While attending a recent business marketing conference, two things really struck me. First, direct mail not only lives, but thrives. Indeed, how do you drive Web traffic? Snail mail! Who wants a print catalog? Web browsers!
Second, what do customers do when they want to order? They pick up the phone and call.
My point isn’t that they use the phone, but rather what occurs—or at least, should occur—during the call. And it isn’t some idealized version of customer relationship management. Rather, they want simple, old fashioned customer service.
Let me illustrate with an example from my own catalog-shopping experience. There’s a reason I use a specific office supply cataloger. Every time I call the cataloger’s toll-free number, I test the customer service reps (CSRs) in slightly different ways. The last time I ordered, I told the CSR I couldn’t remember the type of toner cartridge my printer takes. By keying in my last name and ZIP code, the rep had my full record in less than 10 seconds. By the time I hung up, I had spent money and was smiling.
Even Government Buyers Want Customer Service
In my consulting practice, I work with clients who want to sell to the federal government. Everyone thinks selling to government officials is all about price. I don’t want to dispel that notion, because margins are somewhat tighter in the public sector. But in a recent survey by Market Connections, customer service ranked No. 1 for the second consecutive year. Price ranked eighth.
Why is customer satisfaction so important even when you’re selling to government officials? Because it’s about customer satisfaction—regardless of the market. While I was at the earlier-mentioned conference, I participated in Michael Brown’s telemarketing panel in which we offered attendees 50 marketing tips. My first idea: Hire nice people. You can teach nice people to sell; you can’t teach rude sellers to be nice. All around the room heads were nodding in agreement.
Everyone should read the book “Building Customer Loyalty,” written by Joanna Brandi. It deals directly with what we all know: 80 percent of your business comes from about 20 percent of your client base. Brandi outlines how you should treat that 20 percent of your customers differently to keep them coming back.
“Building Customer Loyalty” is a how-to book with 21 action points, or “essential elements in action.” These are especially helpful because the author accompanies each element with real-world examples. If these truths were self-evident, more company executives might be doing them—except it takes a corporate culture that fosters such behavior. This is where many companies fall short.

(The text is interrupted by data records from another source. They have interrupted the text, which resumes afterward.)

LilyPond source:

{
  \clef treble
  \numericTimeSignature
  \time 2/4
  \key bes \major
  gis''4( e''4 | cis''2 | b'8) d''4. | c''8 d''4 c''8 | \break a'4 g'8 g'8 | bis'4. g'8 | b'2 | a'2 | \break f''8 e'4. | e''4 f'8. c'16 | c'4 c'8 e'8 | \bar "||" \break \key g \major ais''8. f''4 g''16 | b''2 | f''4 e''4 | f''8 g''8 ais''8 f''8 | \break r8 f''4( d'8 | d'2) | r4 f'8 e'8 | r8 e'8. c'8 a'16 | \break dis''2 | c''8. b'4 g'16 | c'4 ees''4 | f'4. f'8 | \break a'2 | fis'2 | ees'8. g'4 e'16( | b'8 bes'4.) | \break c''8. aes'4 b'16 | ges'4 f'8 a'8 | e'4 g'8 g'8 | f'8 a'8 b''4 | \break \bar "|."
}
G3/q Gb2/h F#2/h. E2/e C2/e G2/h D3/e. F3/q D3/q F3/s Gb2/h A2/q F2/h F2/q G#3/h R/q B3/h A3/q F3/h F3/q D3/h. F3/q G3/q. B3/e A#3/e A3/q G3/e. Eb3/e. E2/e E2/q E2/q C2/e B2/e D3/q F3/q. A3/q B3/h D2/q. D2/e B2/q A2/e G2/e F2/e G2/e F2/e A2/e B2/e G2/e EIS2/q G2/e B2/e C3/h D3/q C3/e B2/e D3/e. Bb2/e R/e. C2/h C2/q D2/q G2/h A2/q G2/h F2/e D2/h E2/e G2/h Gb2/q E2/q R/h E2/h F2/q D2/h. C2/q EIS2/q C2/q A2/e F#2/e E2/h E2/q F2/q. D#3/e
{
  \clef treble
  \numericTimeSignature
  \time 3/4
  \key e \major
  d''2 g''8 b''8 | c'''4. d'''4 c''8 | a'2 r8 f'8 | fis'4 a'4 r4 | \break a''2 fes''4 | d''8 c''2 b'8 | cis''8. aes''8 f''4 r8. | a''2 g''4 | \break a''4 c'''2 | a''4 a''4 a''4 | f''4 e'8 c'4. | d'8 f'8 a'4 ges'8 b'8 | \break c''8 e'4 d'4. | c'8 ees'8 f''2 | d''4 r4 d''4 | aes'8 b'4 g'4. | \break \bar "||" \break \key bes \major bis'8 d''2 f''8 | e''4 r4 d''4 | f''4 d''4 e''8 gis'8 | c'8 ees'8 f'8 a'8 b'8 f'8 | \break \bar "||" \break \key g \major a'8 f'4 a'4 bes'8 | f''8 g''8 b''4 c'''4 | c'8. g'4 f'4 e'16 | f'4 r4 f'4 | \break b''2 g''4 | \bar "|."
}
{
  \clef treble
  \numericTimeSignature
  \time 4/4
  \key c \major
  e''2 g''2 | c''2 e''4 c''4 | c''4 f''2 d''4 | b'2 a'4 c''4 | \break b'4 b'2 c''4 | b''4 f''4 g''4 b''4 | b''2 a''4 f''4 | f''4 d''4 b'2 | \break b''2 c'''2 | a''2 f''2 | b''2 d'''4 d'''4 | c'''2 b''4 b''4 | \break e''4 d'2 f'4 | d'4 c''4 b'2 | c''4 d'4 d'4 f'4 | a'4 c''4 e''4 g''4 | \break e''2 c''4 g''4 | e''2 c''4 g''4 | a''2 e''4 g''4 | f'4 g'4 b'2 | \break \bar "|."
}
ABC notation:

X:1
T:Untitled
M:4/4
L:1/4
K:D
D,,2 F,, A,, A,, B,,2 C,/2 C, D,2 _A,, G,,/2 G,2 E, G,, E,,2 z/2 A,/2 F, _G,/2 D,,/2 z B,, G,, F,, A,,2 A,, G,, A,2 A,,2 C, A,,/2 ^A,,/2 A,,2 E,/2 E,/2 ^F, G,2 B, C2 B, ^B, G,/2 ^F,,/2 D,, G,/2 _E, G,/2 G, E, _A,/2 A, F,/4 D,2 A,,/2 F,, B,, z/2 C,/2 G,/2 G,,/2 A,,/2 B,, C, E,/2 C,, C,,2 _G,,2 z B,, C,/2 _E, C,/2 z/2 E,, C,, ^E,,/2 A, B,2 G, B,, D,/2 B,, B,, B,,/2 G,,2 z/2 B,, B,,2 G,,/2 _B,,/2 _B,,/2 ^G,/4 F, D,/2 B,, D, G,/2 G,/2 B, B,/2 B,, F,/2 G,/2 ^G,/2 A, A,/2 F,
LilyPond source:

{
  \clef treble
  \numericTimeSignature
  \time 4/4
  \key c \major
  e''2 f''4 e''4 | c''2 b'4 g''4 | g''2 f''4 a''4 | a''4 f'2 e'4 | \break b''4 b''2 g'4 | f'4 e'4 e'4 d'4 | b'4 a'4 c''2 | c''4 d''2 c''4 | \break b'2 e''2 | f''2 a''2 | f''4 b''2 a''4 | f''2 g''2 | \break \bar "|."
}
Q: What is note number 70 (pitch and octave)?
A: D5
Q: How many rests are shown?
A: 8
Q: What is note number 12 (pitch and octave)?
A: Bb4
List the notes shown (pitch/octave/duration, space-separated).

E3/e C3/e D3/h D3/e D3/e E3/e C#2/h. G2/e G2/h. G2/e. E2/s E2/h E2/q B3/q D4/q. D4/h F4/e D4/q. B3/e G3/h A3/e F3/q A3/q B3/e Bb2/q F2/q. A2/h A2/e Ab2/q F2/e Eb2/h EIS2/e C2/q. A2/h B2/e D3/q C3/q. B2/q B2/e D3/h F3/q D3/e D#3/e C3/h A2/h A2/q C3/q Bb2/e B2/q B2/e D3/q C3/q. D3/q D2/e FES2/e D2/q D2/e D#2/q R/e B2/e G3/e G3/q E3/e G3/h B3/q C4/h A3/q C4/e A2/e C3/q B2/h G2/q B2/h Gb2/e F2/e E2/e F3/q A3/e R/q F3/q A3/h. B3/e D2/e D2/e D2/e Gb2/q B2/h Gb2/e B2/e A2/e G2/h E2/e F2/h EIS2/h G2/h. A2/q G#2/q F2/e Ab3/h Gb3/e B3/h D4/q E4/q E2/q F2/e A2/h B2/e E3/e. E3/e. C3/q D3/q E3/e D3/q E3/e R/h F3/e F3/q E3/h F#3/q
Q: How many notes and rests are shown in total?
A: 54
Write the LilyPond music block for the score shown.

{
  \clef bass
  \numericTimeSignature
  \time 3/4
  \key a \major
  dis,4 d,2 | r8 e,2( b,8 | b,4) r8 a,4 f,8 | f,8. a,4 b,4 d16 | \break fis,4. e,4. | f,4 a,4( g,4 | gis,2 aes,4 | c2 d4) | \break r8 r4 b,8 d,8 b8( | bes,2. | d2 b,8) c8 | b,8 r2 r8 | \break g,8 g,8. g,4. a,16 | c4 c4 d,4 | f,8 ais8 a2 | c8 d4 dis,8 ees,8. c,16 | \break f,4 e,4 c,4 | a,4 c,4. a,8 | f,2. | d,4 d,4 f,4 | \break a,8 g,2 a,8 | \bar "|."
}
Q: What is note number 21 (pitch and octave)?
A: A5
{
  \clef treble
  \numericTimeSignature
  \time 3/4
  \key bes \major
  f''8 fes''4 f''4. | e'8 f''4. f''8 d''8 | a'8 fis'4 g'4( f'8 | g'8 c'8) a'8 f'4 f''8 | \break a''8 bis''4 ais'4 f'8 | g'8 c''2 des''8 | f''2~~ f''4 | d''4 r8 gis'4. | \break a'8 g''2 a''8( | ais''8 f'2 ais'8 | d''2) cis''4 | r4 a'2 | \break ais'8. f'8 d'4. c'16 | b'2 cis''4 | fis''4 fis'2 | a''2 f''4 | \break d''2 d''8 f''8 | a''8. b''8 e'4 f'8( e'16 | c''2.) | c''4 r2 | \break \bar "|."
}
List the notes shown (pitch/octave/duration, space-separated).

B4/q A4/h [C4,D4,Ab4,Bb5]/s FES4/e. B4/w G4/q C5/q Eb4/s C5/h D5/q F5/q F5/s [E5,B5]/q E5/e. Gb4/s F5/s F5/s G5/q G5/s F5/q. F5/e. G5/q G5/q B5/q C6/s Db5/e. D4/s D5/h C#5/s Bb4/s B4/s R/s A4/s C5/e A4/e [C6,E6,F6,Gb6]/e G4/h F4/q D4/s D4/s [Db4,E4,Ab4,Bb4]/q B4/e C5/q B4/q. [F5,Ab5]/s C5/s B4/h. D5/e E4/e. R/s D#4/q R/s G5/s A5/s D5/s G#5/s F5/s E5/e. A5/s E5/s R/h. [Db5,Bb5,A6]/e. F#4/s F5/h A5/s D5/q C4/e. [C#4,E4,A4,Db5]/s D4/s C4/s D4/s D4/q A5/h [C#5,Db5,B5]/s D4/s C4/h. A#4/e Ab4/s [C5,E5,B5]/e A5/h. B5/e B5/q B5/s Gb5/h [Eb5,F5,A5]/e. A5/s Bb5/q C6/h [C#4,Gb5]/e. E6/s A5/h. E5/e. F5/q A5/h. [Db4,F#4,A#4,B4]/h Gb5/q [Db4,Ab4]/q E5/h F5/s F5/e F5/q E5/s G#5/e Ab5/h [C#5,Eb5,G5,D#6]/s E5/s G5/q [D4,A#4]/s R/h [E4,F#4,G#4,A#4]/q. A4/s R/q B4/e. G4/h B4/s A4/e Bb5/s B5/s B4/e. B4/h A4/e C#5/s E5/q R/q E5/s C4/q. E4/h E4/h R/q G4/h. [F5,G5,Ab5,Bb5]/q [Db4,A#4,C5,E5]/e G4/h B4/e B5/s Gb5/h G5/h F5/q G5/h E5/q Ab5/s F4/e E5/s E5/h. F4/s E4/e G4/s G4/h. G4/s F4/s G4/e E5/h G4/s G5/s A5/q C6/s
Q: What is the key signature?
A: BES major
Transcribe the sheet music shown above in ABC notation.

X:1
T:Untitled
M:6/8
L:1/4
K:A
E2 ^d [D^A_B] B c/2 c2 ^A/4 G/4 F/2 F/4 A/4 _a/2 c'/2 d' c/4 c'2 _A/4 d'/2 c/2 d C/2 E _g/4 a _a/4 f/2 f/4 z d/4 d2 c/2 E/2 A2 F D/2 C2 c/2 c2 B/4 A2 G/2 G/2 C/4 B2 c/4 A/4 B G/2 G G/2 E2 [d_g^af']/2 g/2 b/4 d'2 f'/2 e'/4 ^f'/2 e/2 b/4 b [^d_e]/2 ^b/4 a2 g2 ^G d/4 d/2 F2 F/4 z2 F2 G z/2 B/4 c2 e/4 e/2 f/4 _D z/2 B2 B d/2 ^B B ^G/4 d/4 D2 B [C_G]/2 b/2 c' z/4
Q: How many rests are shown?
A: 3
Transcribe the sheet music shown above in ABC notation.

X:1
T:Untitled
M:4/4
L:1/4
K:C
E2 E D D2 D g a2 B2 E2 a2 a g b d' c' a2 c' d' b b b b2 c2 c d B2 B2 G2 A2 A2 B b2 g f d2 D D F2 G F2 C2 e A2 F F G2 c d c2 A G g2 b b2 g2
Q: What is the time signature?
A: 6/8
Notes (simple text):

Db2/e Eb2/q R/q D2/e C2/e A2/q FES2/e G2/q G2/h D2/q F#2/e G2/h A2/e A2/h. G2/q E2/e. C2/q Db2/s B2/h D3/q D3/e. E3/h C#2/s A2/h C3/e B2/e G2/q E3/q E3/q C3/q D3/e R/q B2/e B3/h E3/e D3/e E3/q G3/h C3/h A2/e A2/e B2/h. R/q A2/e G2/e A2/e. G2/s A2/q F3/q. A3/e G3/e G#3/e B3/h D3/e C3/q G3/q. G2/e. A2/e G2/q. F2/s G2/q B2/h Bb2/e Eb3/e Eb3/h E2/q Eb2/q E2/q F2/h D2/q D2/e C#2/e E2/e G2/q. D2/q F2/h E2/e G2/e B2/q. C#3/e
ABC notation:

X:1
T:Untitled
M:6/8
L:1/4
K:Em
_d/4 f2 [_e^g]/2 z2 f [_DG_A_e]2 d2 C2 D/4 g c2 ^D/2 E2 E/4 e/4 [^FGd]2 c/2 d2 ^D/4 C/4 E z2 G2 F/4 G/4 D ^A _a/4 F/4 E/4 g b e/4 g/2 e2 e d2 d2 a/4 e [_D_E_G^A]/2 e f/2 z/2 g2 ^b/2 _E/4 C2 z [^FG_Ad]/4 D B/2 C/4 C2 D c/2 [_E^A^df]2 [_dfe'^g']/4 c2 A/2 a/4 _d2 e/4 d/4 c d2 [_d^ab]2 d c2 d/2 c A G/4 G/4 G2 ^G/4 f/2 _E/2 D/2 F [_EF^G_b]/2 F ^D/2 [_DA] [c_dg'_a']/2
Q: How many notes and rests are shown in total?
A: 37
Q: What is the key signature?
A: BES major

I was giving a session for the senior management team at a major government contractor a while back, and to illustrate a point, I made two calls on the speakerphone in the conference room. I previously had bought products from the contractor, so I had a customer ID number. I called the toll-free number, and after more than 90 seconds of waiting and listening to inane commercials, I hung up.
Then I called my favorite office supply cataloger. I got a live operator on the third ring. I intentionally didn’t give my customer ID number, but with my last name and ZIP code, I was able to place an order and get off the phone in less than two minutes. The last question my cataloger asked before I hung up was: “Do you need it today, or is tomorrow OK?”
This was an enlightening experience for the executives in my seminar. At that time they didn’t have, and still don’t have, the corporate culture to rival my cataloger. By acting on some of these simple ideas you may, in time, watch your customer retention rates increase.